Reflexivity sets up a feedback loop between market valuations and the so-called fundamentals which are being valued. The feedback can be either positive or negative. Negative feedback brings market prices and the underlying reality closer together. In other words, negative feedback is self-correcting. It can go on forever, and if the underlying reality remains unchanged, it may eventually lead to an equilibrium in which market prices accurately reflect the fundamentals. By contrast, a positive feedback is self-reinforcing. It cannot go on forever because eventually, market prices would become so far removed from reality that market participants would have to recognize them as unrealistic. When that tipping point is reached, the process becomes self-reinforcing in the opposite direction. That is how financial markets produce boom-bust phenomena or bubbles. Bubbles are not the only manifestations of reflexivity, but they are the most spectacular.

In my interpretation equilibrium, which is the central case in economic theory, turns out to be a limiting case where negative feedback is carried to its ultimate limit. Positive feedback has been largely assumed away by the prevailing dogma, and it deserves a lot more attention.

- **Description of the task**
Duplicate the passage on reflexivity word for word, taking everything from "In my interpretation" down to "lot more attention.".

- **Data shown**

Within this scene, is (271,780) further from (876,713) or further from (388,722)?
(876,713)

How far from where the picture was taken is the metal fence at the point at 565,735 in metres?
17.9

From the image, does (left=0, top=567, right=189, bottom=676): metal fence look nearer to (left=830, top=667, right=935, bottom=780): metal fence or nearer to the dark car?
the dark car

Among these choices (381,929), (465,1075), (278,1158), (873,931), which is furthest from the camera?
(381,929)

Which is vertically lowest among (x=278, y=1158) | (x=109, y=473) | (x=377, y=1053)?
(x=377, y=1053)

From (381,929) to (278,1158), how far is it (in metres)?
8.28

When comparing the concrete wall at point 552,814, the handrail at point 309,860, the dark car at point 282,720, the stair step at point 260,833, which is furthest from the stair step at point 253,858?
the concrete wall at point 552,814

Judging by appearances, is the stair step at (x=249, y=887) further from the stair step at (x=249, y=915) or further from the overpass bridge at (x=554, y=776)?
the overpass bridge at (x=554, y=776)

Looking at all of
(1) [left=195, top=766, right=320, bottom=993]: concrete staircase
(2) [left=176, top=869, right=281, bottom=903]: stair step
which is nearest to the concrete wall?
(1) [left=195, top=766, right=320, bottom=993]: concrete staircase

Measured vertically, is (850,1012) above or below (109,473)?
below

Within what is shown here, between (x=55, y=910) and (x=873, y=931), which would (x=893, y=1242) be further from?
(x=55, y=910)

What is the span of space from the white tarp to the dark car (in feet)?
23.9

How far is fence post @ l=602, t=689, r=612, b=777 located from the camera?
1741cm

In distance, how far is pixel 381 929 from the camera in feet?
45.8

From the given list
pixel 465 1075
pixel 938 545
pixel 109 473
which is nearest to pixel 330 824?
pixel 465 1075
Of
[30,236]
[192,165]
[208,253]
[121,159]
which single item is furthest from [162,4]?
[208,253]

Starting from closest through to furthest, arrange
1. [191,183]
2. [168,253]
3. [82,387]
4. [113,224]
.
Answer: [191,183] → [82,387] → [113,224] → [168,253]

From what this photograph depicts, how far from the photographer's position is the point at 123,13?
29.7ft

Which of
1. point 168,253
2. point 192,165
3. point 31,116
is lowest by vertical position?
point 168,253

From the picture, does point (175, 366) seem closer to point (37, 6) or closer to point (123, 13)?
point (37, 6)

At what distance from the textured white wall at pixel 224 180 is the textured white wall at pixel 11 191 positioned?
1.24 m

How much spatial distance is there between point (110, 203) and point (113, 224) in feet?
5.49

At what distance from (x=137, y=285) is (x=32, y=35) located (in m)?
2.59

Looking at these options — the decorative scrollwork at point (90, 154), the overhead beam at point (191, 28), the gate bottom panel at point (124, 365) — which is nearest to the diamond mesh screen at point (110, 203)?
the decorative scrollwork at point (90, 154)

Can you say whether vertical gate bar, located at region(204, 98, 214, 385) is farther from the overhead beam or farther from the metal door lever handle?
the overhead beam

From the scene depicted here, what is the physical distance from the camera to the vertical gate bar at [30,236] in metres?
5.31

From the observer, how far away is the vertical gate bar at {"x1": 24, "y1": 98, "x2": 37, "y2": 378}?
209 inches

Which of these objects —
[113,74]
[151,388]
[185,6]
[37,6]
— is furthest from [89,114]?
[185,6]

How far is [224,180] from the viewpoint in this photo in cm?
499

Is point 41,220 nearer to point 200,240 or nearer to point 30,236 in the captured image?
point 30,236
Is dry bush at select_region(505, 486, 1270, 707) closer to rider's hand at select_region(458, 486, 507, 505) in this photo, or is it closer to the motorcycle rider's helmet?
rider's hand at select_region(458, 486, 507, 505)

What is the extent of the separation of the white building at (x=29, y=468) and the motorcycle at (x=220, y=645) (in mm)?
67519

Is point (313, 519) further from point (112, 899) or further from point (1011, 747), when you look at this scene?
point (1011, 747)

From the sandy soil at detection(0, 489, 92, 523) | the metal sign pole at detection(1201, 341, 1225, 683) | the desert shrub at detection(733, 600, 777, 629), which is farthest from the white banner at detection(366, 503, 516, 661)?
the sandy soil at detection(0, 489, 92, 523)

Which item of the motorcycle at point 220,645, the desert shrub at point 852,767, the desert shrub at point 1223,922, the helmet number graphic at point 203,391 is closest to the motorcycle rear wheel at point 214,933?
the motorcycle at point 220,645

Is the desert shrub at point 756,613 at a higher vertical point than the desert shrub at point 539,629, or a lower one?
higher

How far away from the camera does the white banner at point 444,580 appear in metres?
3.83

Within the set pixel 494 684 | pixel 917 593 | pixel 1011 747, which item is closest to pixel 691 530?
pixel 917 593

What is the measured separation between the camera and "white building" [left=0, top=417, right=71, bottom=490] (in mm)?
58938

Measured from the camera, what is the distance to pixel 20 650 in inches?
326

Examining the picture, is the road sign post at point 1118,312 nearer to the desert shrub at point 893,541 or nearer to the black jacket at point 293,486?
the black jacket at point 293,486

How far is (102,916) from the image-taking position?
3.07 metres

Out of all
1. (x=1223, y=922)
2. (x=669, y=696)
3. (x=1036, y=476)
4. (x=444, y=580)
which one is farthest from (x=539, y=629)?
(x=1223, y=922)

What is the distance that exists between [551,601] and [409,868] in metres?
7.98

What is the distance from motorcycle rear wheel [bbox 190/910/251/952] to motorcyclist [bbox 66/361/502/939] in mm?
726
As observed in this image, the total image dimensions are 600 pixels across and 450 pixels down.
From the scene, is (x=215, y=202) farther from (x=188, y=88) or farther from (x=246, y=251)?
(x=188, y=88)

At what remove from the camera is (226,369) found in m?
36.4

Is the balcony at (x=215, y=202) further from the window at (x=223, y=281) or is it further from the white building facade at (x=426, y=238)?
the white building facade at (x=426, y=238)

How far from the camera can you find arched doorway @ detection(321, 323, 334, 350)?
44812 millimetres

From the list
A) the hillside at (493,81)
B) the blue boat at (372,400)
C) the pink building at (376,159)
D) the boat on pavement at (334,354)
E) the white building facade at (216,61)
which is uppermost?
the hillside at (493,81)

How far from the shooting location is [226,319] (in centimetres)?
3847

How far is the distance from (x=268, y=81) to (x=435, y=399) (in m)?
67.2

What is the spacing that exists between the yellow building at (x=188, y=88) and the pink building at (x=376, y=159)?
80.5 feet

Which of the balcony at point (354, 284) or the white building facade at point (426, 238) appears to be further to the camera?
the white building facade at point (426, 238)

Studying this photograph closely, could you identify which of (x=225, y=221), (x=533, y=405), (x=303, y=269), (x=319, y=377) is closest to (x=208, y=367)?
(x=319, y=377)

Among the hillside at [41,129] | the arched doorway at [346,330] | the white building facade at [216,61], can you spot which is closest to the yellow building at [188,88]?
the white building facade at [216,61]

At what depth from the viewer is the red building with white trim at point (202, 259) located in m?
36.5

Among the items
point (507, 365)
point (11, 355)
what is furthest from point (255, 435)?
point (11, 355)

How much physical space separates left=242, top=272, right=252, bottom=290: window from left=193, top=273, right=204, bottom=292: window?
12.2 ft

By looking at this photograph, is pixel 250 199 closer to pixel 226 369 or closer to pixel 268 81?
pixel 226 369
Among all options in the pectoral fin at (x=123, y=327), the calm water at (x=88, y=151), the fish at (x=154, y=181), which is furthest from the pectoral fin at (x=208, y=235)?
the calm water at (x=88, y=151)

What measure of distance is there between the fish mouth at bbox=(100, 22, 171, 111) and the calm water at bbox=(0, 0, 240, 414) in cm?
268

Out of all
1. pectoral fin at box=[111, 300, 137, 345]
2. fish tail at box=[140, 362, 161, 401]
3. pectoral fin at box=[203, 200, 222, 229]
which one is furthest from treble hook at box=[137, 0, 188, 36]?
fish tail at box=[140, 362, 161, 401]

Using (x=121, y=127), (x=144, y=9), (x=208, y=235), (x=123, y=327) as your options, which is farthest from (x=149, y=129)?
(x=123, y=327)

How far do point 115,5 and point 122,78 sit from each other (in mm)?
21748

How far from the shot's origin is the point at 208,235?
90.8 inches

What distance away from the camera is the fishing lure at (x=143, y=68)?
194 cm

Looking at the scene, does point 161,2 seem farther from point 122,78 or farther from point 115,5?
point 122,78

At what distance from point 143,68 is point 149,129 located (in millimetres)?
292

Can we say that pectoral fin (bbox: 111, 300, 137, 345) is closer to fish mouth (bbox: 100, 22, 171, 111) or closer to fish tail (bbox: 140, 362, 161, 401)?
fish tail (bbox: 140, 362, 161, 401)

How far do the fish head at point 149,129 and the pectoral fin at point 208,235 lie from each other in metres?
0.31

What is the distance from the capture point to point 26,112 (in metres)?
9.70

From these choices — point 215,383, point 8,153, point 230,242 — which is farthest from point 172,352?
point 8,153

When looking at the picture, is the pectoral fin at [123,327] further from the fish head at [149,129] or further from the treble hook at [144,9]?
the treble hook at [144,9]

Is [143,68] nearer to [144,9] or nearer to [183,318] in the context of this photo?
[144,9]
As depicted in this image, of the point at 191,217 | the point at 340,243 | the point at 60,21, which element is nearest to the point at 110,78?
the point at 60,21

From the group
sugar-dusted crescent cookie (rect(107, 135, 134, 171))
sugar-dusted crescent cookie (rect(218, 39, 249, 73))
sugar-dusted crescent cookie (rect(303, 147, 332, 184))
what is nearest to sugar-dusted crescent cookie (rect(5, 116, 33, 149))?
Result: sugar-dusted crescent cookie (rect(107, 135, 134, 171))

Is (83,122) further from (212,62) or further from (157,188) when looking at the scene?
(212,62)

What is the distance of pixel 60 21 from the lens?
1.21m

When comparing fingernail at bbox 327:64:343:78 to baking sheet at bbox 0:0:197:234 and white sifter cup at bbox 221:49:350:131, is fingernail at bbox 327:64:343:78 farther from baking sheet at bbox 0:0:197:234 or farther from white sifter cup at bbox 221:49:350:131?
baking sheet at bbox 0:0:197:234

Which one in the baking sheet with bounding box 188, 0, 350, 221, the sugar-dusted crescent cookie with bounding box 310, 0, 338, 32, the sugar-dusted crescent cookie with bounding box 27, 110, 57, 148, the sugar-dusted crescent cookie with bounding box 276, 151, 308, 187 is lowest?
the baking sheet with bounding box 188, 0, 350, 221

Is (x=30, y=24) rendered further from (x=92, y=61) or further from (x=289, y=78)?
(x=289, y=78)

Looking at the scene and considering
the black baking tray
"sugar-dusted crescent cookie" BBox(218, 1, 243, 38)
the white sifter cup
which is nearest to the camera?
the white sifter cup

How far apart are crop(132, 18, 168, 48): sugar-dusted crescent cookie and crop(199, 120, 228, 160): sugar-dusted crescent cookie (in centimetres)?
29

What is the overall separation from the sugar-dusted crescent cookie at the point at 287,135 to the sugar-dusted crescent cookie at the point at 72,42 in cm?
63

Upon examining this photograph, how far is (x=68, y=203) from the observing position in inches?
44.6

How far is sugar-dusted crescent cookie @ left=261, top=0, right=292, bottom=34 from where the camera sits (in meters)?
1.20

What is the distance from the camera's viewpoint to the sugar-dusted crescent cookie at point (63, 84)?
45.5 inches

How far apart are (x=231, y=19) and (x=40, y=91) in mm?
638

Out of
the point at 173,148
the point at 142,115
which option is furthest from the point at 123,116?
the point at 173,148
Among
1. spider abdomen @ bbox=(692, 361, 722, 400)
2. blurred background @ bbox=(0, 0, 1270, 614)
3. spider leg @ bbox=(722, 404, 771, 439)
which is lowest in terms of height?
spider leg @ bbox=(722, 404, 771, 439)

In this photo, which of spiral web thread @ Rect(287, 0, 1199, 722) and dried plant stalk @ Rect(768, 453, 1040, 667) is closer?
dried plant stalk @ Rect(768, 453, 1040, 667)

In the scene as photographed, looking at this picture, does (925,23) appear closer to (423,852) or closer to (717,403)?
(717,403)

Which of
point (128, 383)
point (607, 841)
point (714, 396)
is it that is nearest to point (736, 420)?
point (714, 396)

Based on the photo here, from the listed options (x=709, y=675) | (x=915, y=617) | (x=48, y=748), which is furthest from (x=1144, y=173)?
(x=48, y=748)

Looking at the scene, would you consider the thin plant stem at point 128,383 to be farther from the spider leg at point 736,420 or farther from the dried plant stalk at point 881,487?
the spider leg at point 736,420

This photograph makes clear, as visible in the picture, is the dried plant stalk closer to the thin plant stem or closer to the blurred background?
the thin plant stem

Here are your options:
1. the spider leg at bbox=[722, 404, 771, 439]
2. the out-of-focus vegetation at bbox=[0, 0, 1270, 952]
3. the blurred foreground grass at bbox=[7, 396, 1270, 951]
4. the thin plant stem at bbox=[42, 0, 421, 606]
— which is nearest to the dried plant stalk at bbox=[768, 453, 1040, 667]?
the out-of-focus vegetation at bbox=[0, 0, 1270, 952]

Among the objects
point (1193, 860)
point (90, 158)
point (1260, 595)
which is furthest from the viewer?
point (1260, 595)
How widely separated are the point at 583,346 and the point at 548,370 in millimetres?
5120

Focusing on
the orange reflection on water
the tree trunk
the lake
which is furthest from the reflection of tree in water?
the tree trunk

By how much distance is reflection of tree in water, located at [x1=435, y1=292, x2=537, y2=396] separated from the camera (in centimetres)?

- **Task response**
In my interpretation equilibrium, which is the central case in economic theory, turns out to be a limiting case where negative feedback is carried to its ultimate limit. Positive feedback has been largely assumed away by the prevailing dogma, and it deserves a lot more attention.